Though graph class is not absolutely necessary in forward mode, since we need to store the entire graph and gradients of each node, as we compute gradient multiple times by changing direction vector. However, we expect to adapt the graph object for reverse mode automatic differentiation, by storing only the consecutive and subsequent derivatives in the trace data structure as we don't use directional derivative in this mode.

### Think about how your basic operator overloading template should look like. How will you deal with elementary functions like sin, sqrt, log, and exp (and many others)?

In the `fabNode` class, we overload the dunder methods for basic arithimetic and inequality operators. 

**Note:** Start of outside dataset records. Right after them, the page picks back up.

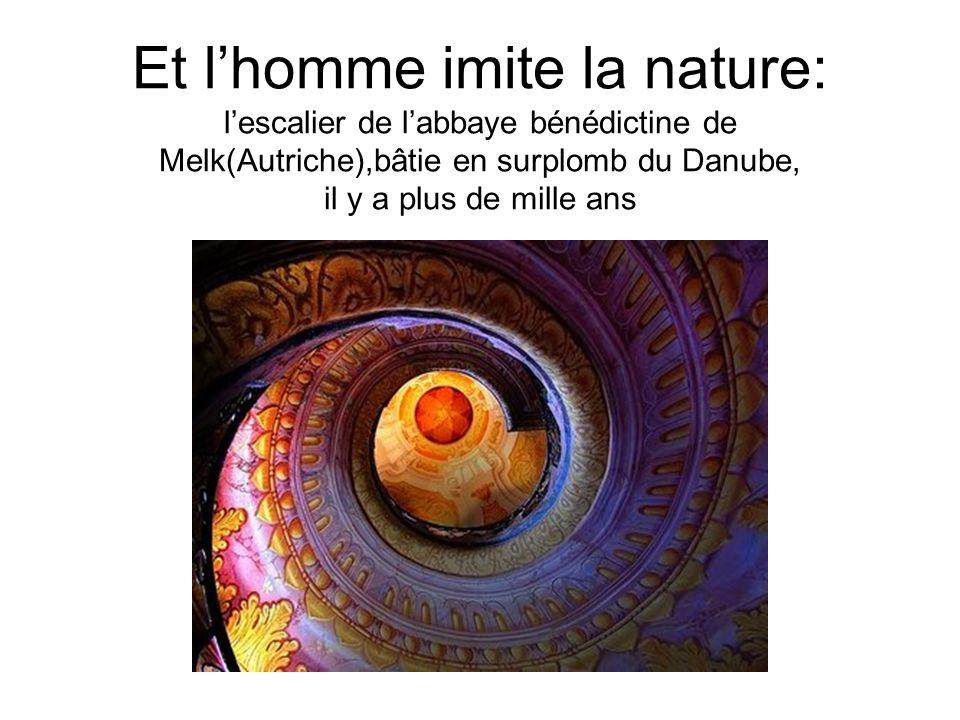 Et lhomme imite la nature: lescalier de labbaye bénédictine de Melk(Autriche),bâtie en surplomb du Danube, il y a plus de mille ans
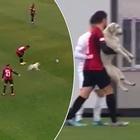 """Il cane invade più volte il campo durante la partita, i panchinari costretti a """"distrarlo"""""""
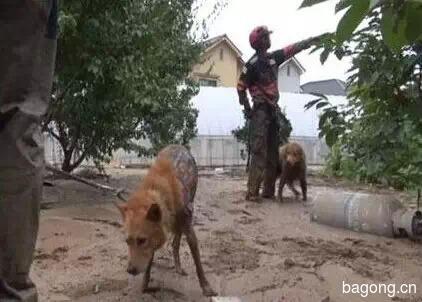 差点被安乐死的小宠物们  在人类遇到危难时刻  却变成英雄10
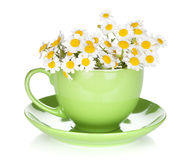 Green tea cup with camomiles Stock Images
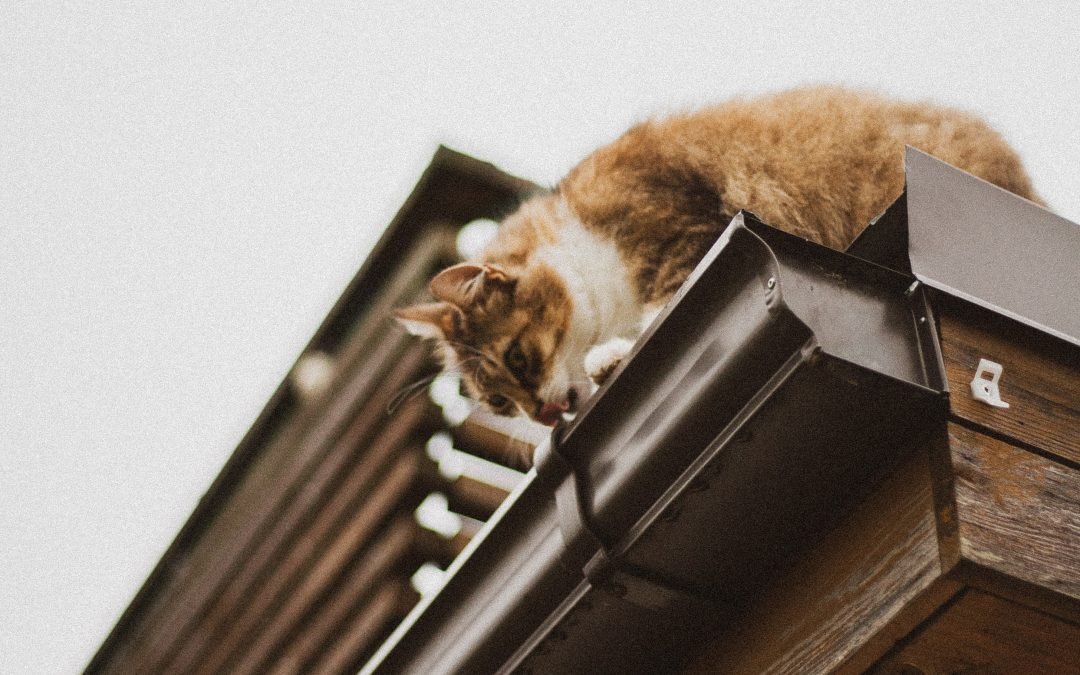 Cleaning and Maintaining Gutters
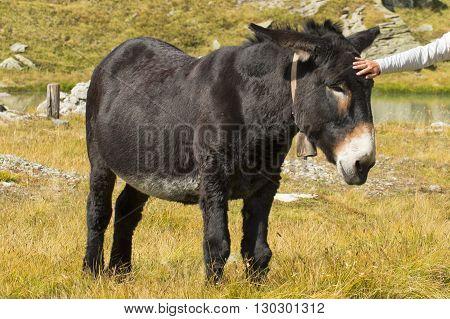 Hand Touching A Donkey Close Up Portrait
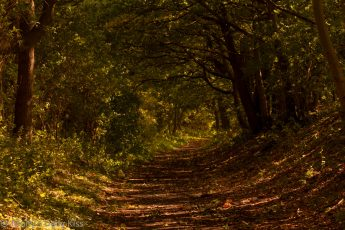 pathway through woodlands with riot of october autumn colours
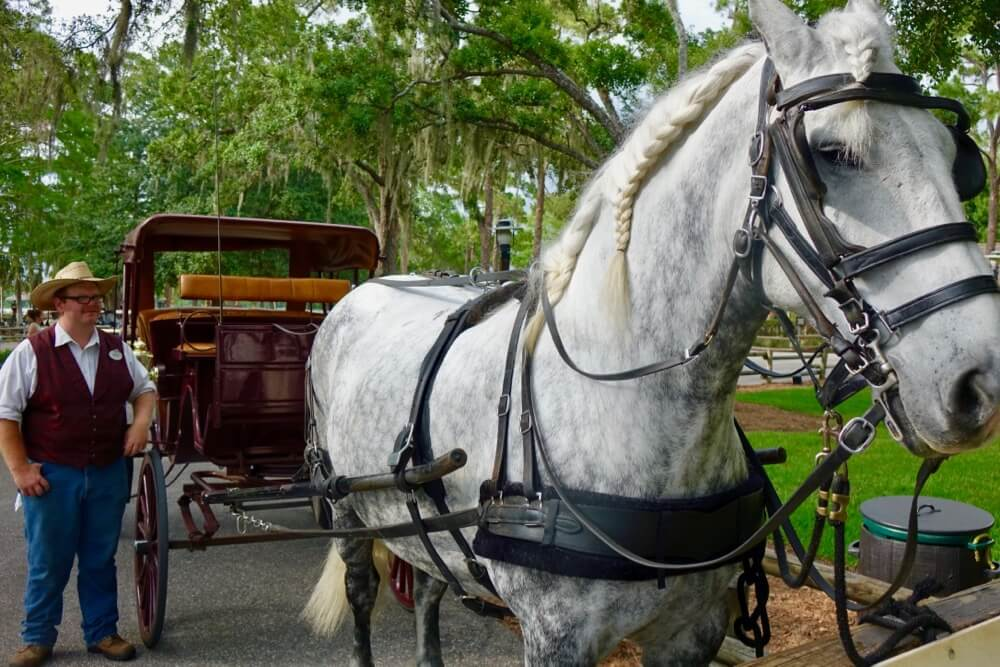 Thanksgiving at Disney World - Horse Carriage Ride at Fort Wilderness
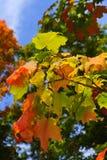 Fall-Blätter Stockfotos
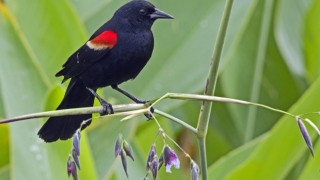 Red-winged Blackbird on fire flag in Green Cay Wetlands, Boynton Beach, Florida, by snooked.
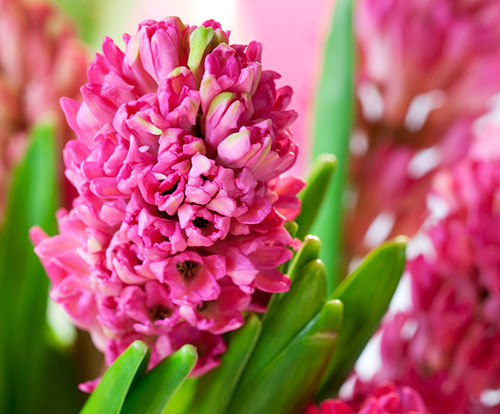 Hyacint blomma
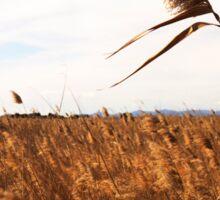 Wheat field- Campo de trigo Sticker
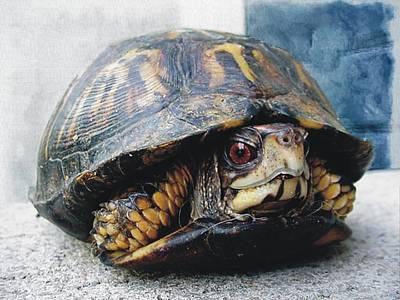 Photograph - Eastern Box Turtle by Joe Duket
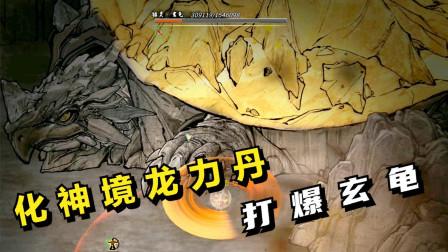 鬼谷八荒#33:吃化神龙力丹,打爆玄龟!
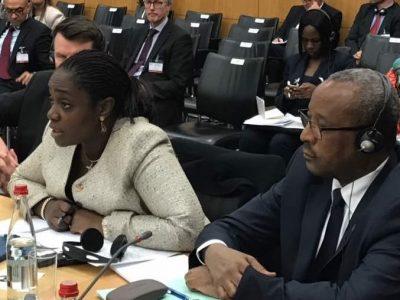 Photo News: Adeosun At Anti-Terrorism Financing Conference In Paris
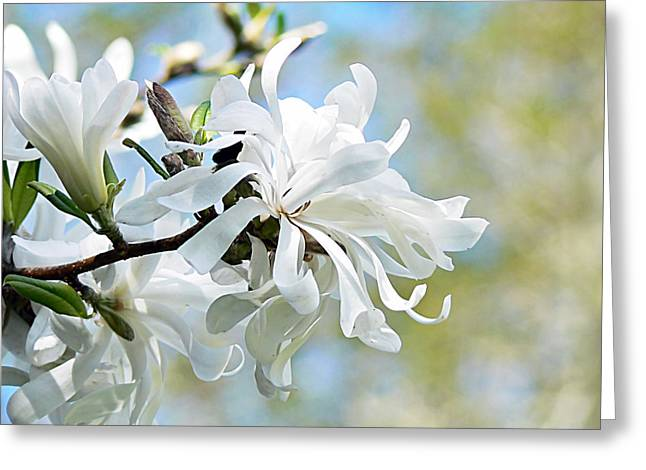 Wild Magnolia Blooms Greeting Card by Pamela Patch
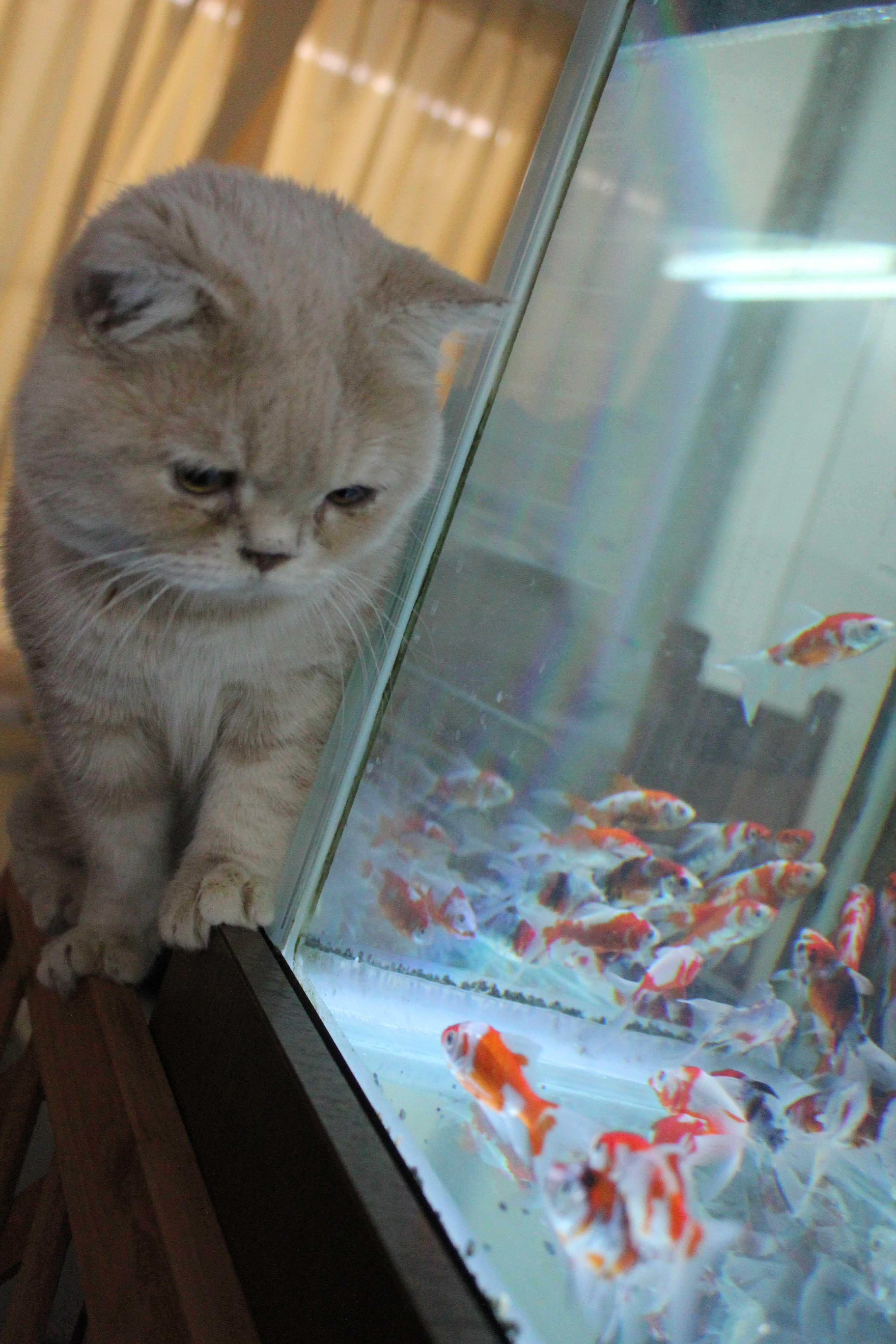 保護猫\u0026金魚カフェ マンチカン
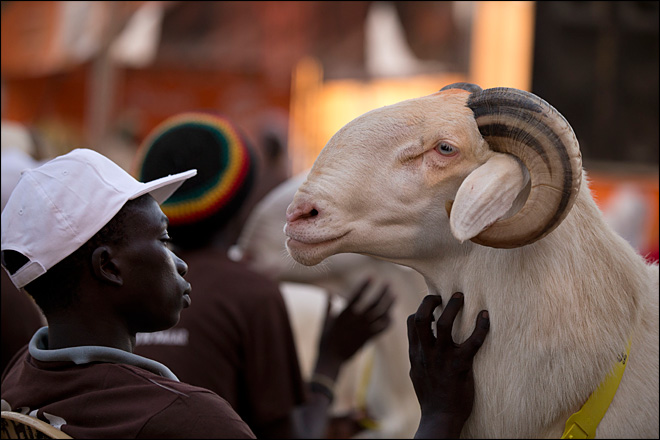 Senegal reality TV show features prettiest sheep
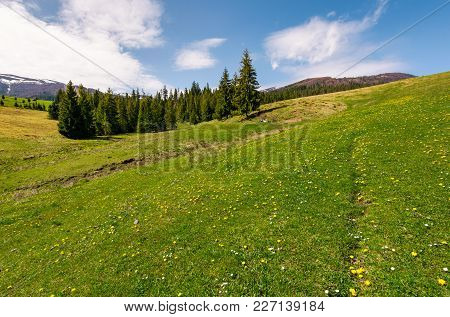 Grassy Meadow With Flowers In Mountains. Beautiful Springtime Scenery With Spruce Forest. Mountains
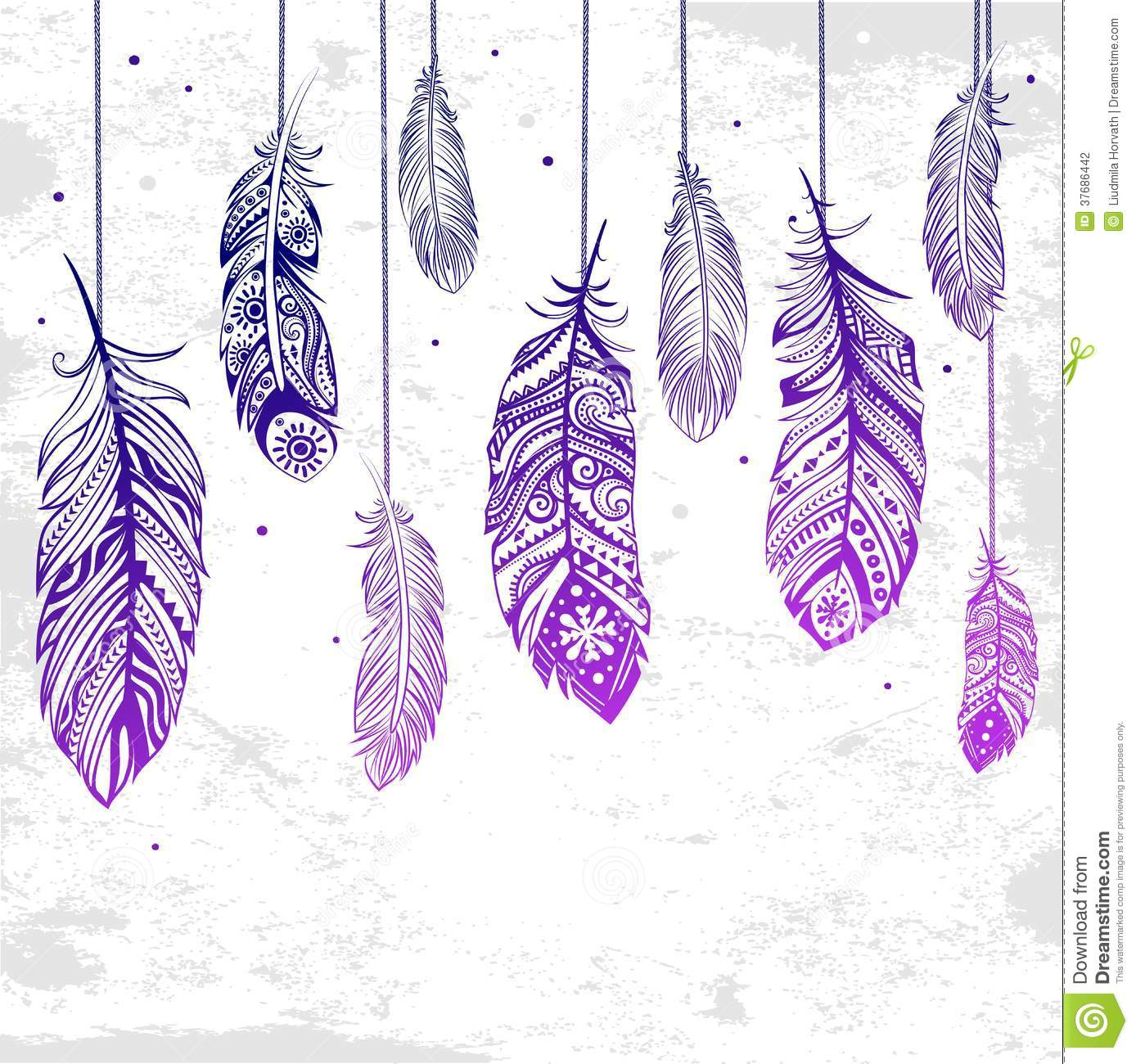 Beautiful Illustration Of Feathers Stock Photography Image 37686442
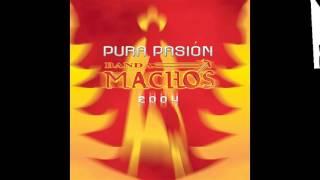 Video Banda Machos La Manguera download MP3, 3GP, MP4, WEBM, AVI, FLV Juli 2018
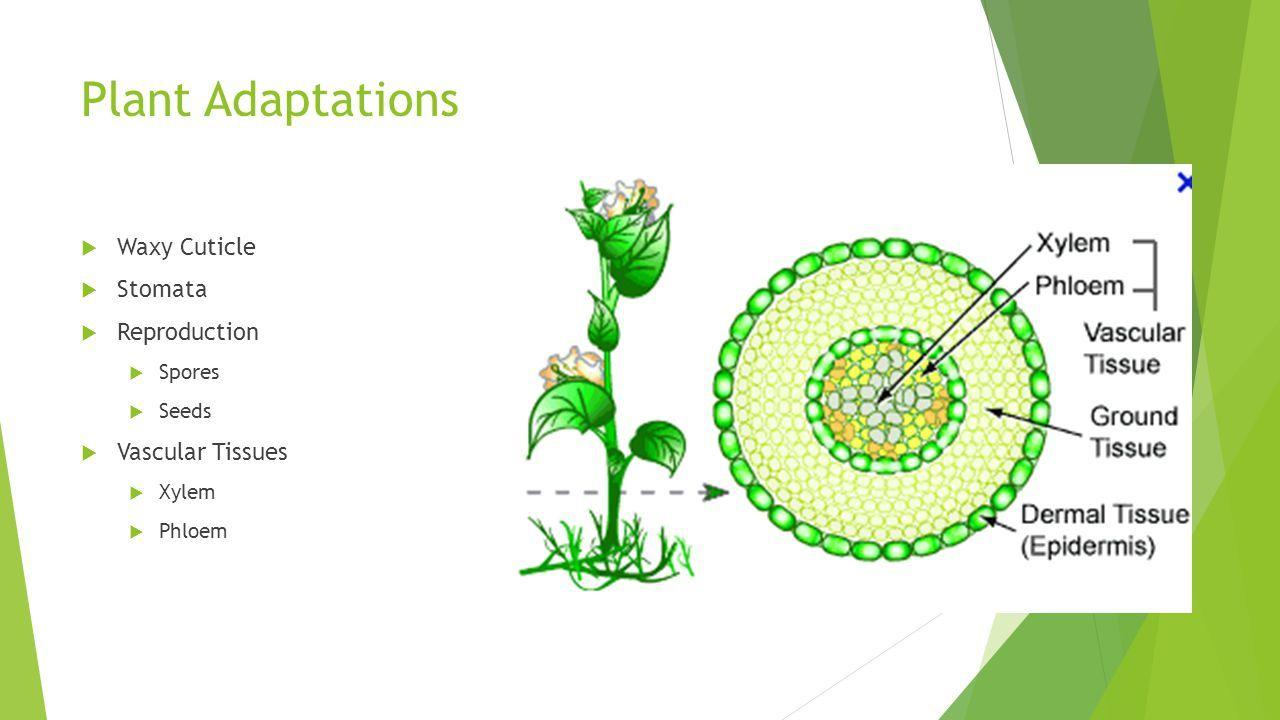 plant adaptation stomata diagram wiring library | pic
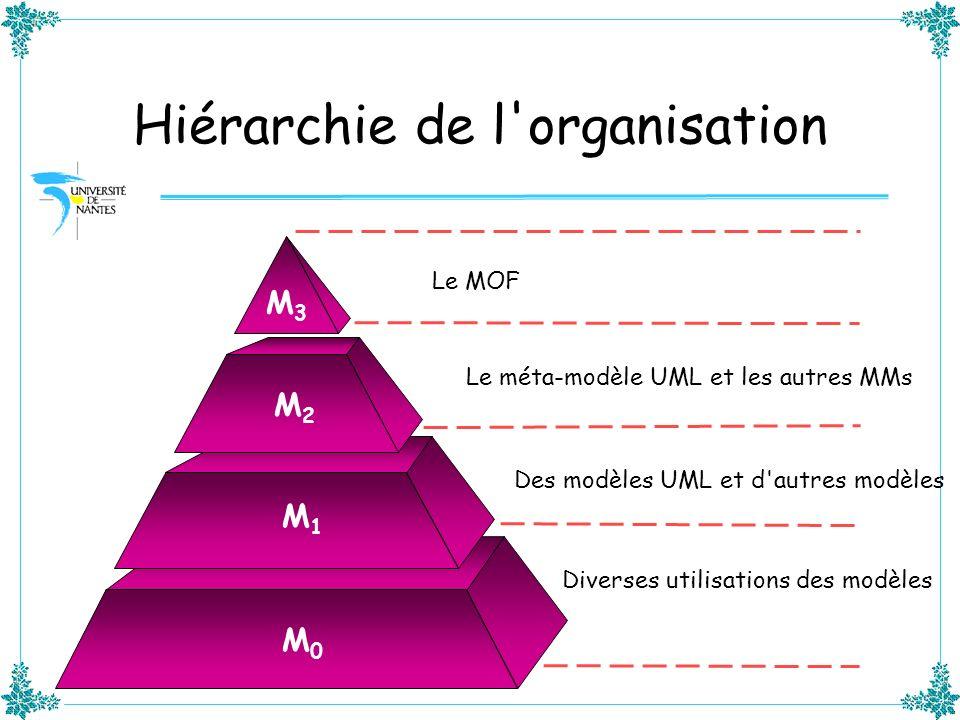 Hiérarchie de l organisation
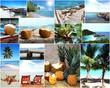 Thailand-Collage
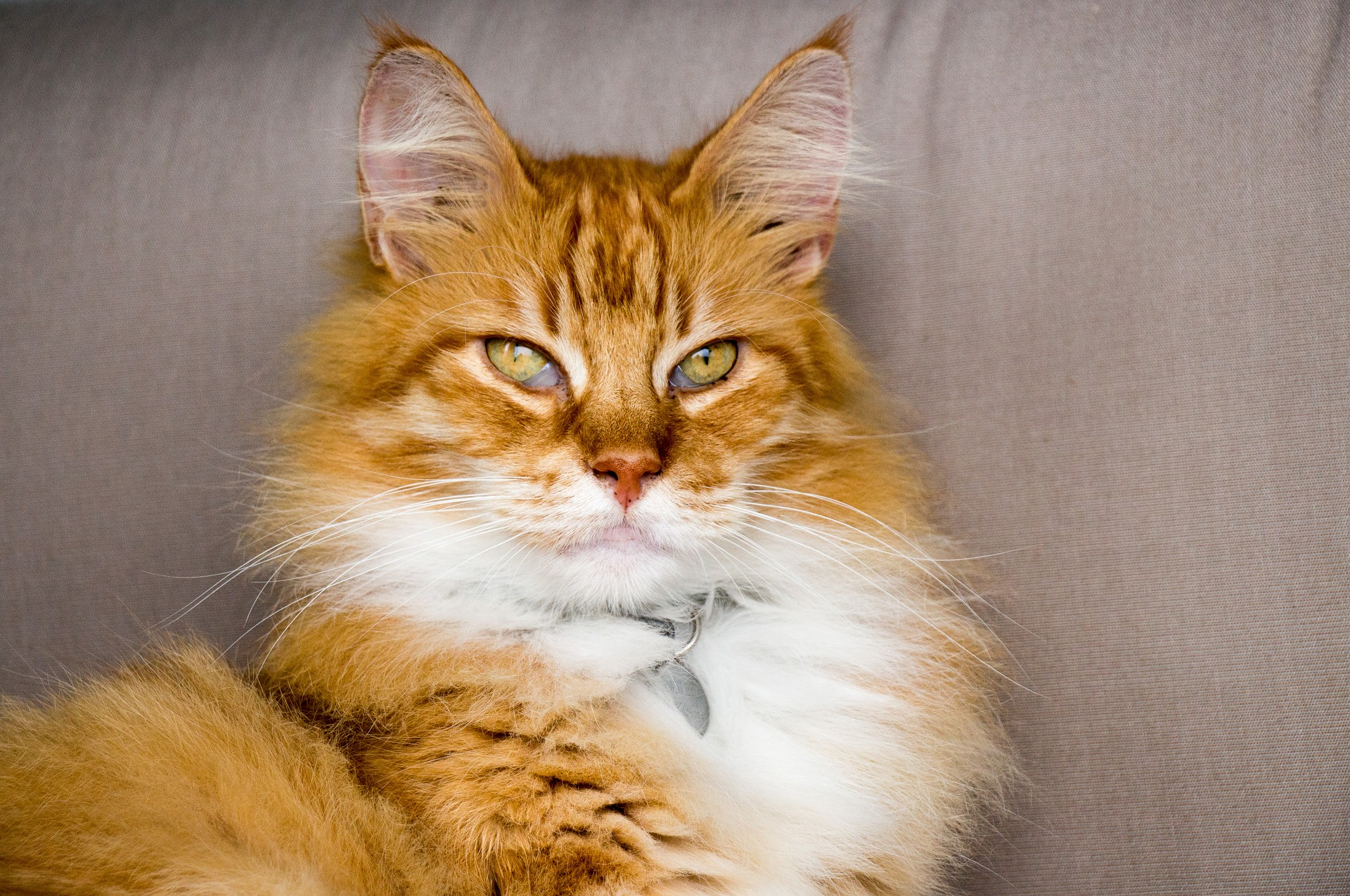 what is hyperthyroidism in cats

For `sin`, `sqrt`, `log`, and `exp` and similar operations, we will need to overload because we need to set the primal and tangent attributes of the class separately. These methods are static as they are not instance dependent and can be used as what Numpy functions would without keeping track of the derivatives. 


### If you do not want to rule out reverse mode later on, think about your operator overloading template might be improved as you will want to use dual numbers for forward mode but you may need to be able to compute $\dfrac{\partial v_j}{\partial v_i}$ when performing a forward pass for reverse mode.

Reverse mode automatic differentiation uses an extension of the forward mode computational graph to enable the computation of a gradient by a reverse traversal of the graph. As the software runs the code to compute the function and its derivative, it records operations in a data structure called a trace

### How do you want to handle cases for $ f: R^m -> R$ or later $f : R^m -> R^n$ ? Would it make sense to design a high-level function object to model arbitrary functions ff? You could think further and possibly plan for a grad() method or similar in a class that models ff, since computing the gradient (or Jacobian) is an operation that is often required.

In `fabGraph` class, we have `compute_jacobian` method, which returns a 2-d matrix of partial derivatives.

### Do you want/need to depend on other libraries? (e.g. NumPy)

Yes. Certain operations like matrix multiplication are very well optimized in `numpy`, `scipy`, and `math`. We intend to use them rather than re-inventing them from scratch.



## 6. License

Licensing is essential for a new software, and every software must be licensed to protect its contributors and users. For the purpose of this project, we would be using the MIT License. 

### MIT License
Originated in the late 1980s at the Massachusetts Institute of Technology (MIT) - the MIT License is a free permissive software license. It has high license compatibility as being a permissive license, it holds minimal restrictions on reuse. It gives the flexibility to allow the code to be reused for any purpose - as long as the original copy of the MIT License is included by the users in their distribution. 

The motivation to choose the ‘MIT License’ is as follows: 


*   Permissive 

    It allows unrestricted usage and free distribution and modification for any intended use of software.
*   Easy to understand

    The terms and conditions are straightforward  - making it easy for the user to understand and allowing them to modify, distribute or merge its copy with new copies.